====== Extrait ======

Si je reprends l’ensemble : alors que le premier séminaire s’adresse à tous pour aller de plus en plus vers l’intime de la rencontre, le second s’implante sur les rives de l’individuel pour aller titiller les grandes questions du temps. Au-delà de leurs contenus, l’assiduité de leurs participants respectifs démontre combien ils sont parvenus à fidéliser un public et ce, grâce à une méthode : en les tenant en haleine. Faut-il toutefois regretter que le Collectif n’ait que deux séminaires à proposer ?

======

» **Consigne 1**: D'après l'extrait, à qui s'adresse le premier séminaire ?
» **Consigne 2**: Recopiez l'extrait en commençant aux mots « Si je reprends » et en vous arrêtant après « à proposer ? ».

====== Lignes enregistrées ======

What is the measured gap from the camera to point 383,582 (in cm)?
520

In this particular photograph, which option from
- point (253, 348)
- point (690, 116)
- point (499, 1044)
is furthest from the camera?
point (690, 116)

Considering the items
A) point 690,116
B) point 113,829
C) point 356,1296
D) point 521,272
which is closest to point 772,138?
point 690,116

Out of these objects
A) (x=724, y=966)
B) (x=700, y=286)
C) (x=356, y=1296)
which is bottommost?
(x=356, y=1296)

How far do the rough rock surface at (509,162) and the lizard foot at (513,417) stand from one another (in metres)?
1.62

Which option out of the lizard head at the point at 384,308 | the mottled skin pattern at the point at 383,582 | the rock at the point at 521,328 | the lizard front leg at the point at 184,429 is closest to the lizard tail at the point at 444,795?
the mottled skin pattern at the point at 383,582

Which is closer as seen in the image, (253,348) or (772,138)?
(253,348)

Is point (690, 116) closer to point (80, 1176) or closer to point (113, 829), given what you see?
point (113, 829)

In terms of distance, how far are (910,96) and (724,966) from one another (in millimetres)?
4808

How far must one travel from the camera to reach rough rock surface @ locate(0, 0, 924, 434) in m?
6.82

======
====== Lignes enregistrées ======

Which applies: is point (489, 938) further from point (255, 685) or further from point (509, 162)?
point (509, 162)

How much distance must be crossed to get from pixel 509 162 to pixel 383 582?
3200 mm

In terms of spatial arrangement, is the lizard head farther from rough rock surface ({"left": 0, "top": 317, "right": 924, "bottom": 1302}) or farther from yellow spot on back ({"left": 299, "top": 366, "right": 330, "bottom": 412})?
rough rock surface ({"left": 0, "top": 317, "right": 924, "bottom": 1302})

======
====== Lignes enregistrées ======

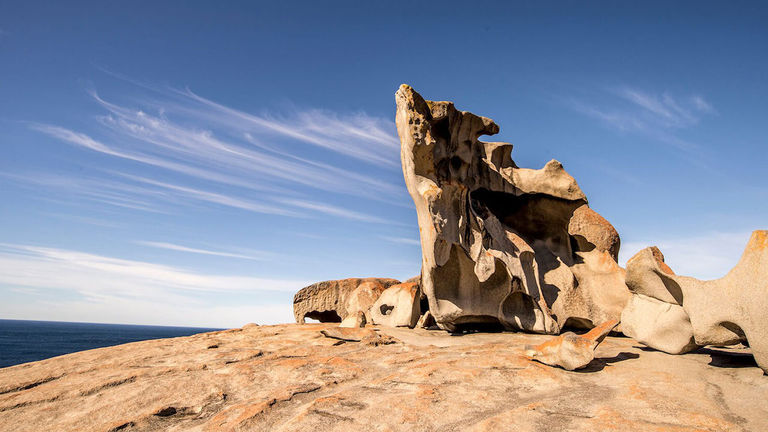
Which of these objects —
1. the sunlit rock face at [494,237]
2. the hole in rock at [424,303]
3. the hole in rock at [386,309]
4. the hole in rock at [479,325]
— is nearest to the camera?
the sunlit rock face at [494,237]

======

» **Réponse complète 1**: Le premier séminaire s'adresse à tous.

» **Réponse complète 2**:
Si je reprends l’ensemble : alors que le premier séminaire s’adresse à tous pour aller de plus en plus vers l’intime de la rencontre, le second s’implante sur les rives de l’individuel pour aller titiller les grandes questions du temps. Au-delà de leurs contenus, l’assiduité de leurs participants respectifs démontre combien ils sont parvenus à fidéliser un public et ce, grâce à une méthode : en les tenant en haleine. Faut-il toutefois regretter que le Collectif n’ait que deux séminaires à proposer ?